Ainda hoje, falar sobre racismo é tabu para algumas pessoas. Seja por não compreenderem pessoalmente a importância dessa discussão ou por não se sentirem confortáveis fazendo parte dela. Infelizmente, isentar-se dessa conversa não é opção válida para muitas famílias, que precisam orientar seus filhos desde pequenos sobre o papel do racismo em nossa sociedade. Apesar do que motiva cada um a abordar esse assunto em casa, uma coisa é certa: quanto antes se escolhe falar sobre racismo com as crianças, melhor. Neste post, damos dicas sobre como iniciar esse diálogo sutilmente e qual abordagem ter a partir de cada idade.

Há quem acredite ser insignificante conversar com crianças sobre o racismo, uma vez que sendo tão jovens elas podem não o perceber ou sequer replicá-lo. Entretanto, estudos apontam que crianças a partir dos 3 anos de idade já demonstram escolhas influenciadas pela cor da pele – como, por exemplo, se opor a brincar com bonecos de personagens negros, em predileção a personagens brancos. Ignorar ou evitar esse assunto não serve como proteção à criança, isso apenas a expõe a situações às quais ela não saberá como reagir – sendo ela alvo ou, inconscientemente, vetor do racismo.
Como falar sobre racismo de acordo com a idade
Crianças percebem o mundo à sua volta de maneira diferente dos adultos, e suas percepções mudam conforme elas vão ficando mais velhas. Por isso, o ideal é que existam abordagens diferentes do mesmo assunto para cada faixa etária.
Crianças menores de 5 anos
Como mencionado anteriormente, a partir dos 3 anos de idade, crianças já identificam diferenças raciais e, conforme crescem, passam a fazer escolhas influenciadas por essas diferenças. Então, é interessante que, logo cedo, pais e responsáveis criem uma base forte que facilitará falar sobre o racismo quando as mesmas crianças forem mais velhas.
Reconheça as diferenças e as celebre
Crianças são naturalmente bastante observadoras, uma vez que ainda estão no processo de reconhecer o mundo e a si mesmas. É comum que, até os 5 anos de idade, elas observem as diferenças à sua volta e façam comentários a respeito. Neste momento, pais e responsáveis devem reconhecer essas diferenças e reafirmar que, apesar delas, todos nós temos bastante em comum. Mesmo sendo indivíduos de beleza singular, compartilhamos muito com o outro, seja do ponto de vista pessoal ou cultural. Se a criança fizer algum comentário inocente sobre características físicas de outra pessoa com base em sua cor de pele, valide o que foi dito, reformule a ideia da criança se preciso for e, então, celebre o que a criança e a pessoa observada têm em comum: sejam características físicas, estéticas ou relacionadas às suas personalidades. Desta maneira, a criança compreende que, apesar das diferenças, temos muito mais coisas que nos assemelham às pessoas à nossa volta do que costumamos perceber.

MATERIAL COLETADO:
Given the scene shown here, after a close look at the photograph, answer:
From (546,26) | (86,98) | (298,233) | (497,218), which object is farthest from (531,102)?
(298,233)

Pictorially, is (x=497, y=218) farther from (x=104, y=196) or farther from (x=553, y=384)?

CONJUNTO DE TAREFAS:
A – No texto sobre racismo e infância, a partir de que idade as crianças já demonstram escolhas influenciadas pela cor da pele?
B – Copie do texto sobre racismo e infância o trecho que começa em "Como falar sobre" e termina em "forem mais velhas.".

RESULTADOS POR TAREFA:
A – A partir dos 3 anos de idade.

B –
Como falar sobre racismo de acordo com a idade
Crianças percebem o mundo à sua volta de maneira diferente dos adultos, e suas percepções mudam conforme elas vão ficando mais velhas. Por isso, o ideal é que existam abordagens diferentes do mesmo assunto para cada faixa etária.
Crianças menores de 5 anos
Como mencionado anteriormente, a partir dos 3 anos de idade, crianças já identificam diferenças raciais e, conforme crescem, passam a fazer escolhas influenciadas por essas diferenças. Então, é interessante que, logo cedo, pais e responsáveis criem uma base forte que facilitará falar sobre o racismo quando as mesmas crianças forem mais velhas.